## Texto fornecido:
------------------------------
O governo e o Congresso brasileiros estão prestes a desfechar uma "Noite de São Bartolomeu" contra os "contribuintes" de classe média. O ministro da Fazenda, como Catarina de Medicis, cheio de aparente boa vontade, promete que não haverá aumento da carga tributária. Os congressistas de oposição, tal como o Duque de Navarra, parecem ignorar que parte de seu eleitorado está a beira de um massacre. A classe média, a exemplo dos seguidores do Duque, foi iludida com um convite para o "espetáculo do crescimento". E a Receita Federal, como a igreja de St. Germain-l'Auxerrois, está pronta para tocar os sinos iniciando o verdadeiro espetáculo: o massacre da classe média.
------------------------------
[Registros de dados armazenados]
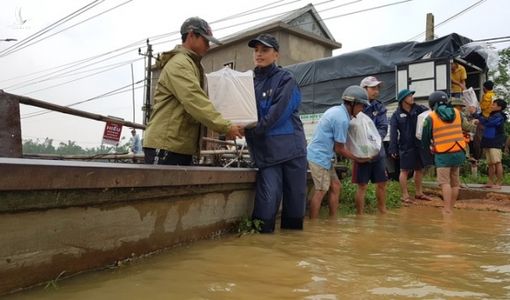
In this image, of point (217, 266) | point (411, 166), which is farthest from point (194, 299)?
point (411, 166)

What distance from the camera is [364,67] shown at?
11086 millimetres

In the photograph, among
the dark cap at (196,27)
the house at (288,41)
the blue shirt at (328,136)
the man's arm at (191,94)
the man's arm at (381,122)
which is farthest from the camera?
the house at (288,41)

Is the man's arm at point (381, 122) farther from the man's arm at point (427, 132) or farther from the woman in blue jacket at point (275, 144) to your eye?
the woman in blue jacket at point (275, 144)

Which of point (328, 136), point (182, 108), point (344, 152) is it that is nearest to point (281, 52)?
point (344, 152)

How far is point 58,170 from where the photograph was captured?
201 cm

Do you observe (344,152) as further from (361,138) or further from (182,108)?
(182,108)

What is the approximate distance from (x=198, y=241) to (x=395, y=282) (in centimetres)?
147

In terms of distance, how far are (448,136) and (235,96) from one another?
Result: 314 centimetres

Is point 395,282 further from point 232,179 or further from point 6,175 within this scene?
point 6,175

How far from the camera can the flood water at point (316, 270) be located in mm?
2080

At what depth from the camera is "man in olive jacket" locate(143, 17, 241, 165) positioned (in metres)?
3.12

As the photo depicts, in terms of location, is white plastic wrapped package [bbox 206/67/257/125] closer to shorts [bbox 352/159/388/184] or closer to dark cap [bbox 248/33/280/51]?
dark cap [bbox 248/33/280/51]

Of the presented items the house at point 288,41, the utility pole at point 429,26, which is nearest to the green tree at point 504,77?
the utility pole at point 429,26

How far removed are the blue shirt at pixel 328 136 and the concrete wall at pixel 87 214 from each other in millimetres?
1684
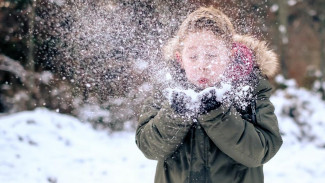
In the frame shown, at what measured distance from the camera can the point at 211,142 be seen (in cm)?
168

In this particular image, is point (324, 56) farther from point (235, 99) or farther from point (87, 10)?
point (235, 99)

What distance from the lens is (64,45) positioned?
4.32 m

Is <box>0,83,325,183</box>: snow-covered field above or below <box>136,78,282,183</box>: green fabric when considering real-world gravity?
above

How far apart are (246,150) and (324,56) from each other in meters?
10.3

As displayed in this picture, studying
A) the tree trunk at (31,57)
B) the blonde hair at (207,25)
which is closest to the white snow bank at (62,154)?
the tree trunk at (31,57)

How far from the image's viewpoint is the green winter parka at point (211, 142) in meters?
1.53

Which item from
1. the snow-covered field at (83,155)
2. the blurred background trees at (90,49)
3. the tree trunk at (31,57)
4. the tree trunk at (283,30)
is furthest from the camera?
the tree trunk at (283,30)

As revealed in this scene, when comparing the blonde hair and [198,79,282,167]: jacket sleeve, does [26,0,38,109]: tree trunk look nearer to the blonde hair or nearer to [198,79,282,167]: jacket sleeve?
the blonde hair

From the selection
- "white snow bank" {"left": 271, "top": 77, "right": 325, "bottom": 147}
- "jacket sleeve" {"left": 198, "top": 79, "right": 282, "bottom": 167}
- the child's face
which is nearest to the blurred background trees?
the child's face

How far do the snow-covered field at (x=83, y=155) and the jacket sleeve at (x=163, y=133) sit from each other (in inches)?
81.9

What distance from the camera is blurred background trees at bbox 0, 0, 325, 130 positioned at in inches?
146

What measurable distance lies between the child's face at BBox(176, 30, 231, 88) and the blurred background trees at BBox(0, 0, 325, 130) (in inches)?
26.2

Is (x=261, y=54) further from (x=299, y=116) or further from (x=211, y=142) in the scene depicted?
(x=299, y=116)

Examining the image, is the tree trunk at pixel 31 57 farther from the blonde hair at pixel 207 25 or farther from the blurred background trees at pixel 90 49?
the blonde hair at pixel 207 25
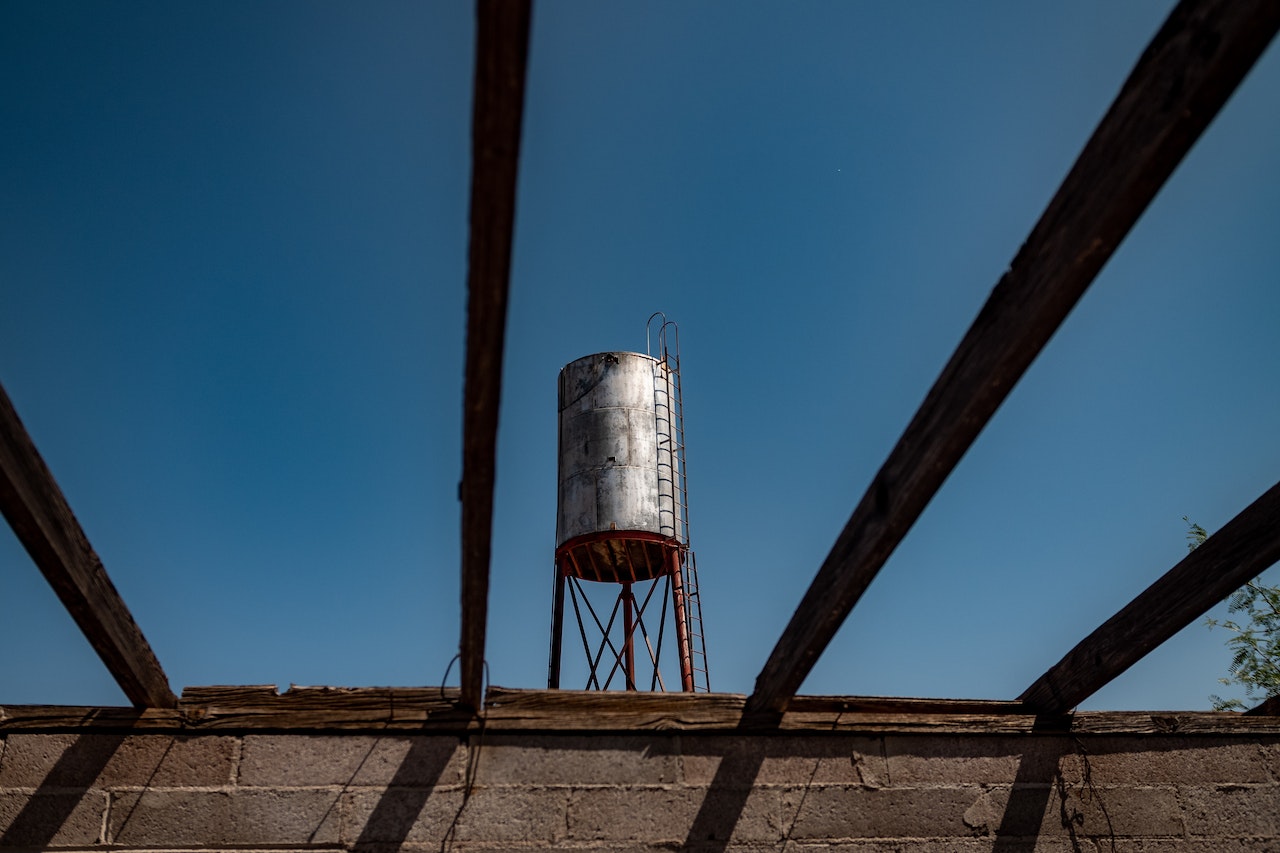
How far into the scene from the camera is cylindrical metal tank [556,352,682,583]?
8.55 m

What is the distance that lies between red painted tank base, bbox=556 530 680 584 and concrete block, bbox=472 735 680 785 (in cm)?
429

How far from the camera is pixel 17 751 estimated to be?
12.6 ft

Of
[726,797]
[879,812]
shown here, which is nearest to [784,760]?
[726,797]

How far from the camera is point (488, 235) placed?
1.99 metres

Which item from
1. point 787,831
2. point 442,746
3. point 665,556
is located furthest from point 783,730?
point 665,556

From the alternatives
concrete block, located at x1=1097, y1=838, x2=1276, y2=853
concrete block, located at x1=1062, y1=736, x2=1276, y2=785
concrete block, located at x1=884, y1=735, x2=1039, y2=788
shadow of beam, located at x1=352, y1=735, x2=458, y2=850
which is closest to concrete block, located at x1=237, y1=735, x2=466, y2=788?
shadow of beam, located at x1=352, y1=735, x2=458, y2=850

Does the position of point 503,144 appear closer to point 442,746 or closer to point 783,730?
point 442,746

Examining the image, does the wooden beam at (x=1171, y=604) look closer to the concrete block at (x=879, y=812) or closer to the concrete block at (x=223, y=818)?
the concrete block at (x=879, y=812)

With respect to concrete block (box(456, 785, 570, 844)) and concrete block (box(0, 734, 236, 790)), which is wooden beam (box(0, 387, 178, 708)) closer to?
concrete block (box(0, 734, 236, 790))

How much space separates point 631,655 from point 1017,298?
7234 mm

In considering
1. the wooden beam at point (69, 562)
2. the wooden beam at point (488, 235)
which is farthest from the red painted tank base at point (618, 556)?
the wooden beam at point (488, 235)

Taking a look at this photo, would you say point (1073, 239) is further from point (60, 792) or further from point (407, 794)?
point (60, 792)

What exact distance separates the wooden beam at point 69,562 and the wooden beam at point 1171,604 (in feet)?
12.9

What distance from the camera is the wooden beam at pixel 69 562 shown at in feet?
8.88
------------------------------
## Exercício 1:
Responda com base no texto sobre o massacre da classe média:
(a) Com quem o ministro da Fazenda é comparado?
(b) Para qual espetáculo a classe média foi convidada?
(c) A qual igreja a Receita Federal é comparada?
## Exercício 2:
Leve adiante o texto sobre o massacre da classe média, a partir do ponto em que ele para.

## Resposta 1:
(a) Com Catarina de Medicis.
(b) Para o "espetáculo do crescimento".
(c) À igreja de St. Germain-l'Auxerrois.

## Resposta 2:
É fácil compreender a comparação. O Estado brasileiro e todos os seus entes têm gastos incontrolavelmente crescentes, cobertos com recursos extraídos da sociedade, através de impostos e empréstimos. Ora, esgotada a capacidade de endividamento, resta ao governo federal e aos demais "leviatãs" estaduais e municipais acossar os contribuintes. Somente através de uma armadilha política, como a usada por Catarina de Medicis, poderiam eles promover uma nova derrama.

Mas nos atuais níveis de tributação (encostando nos 40% do PIB), quem poderia ainda ver a sua margem de "contribuição" elevada? Os ricos, além de representarem, infelizmente, um diminuto percentual da população brasileira, podem se proteger com o planejamento tributário. E mesmo se fosse possível cercá-los completamente do ponto de vista fiscal, ainda haveria um último recurso: deixar o país. No outro extremo do espectro tributário está a numericamente expressiva classe baixa. A maior parte vive na informalidade e nem a sua renda, nem o seu consumo, são detectáveis pelos órgãos de arrecadação. Exceto se o Brasil se transformasse num estado policial, é muito difícil aumentar a arrecadação contando com esse segmento de "contribuintes".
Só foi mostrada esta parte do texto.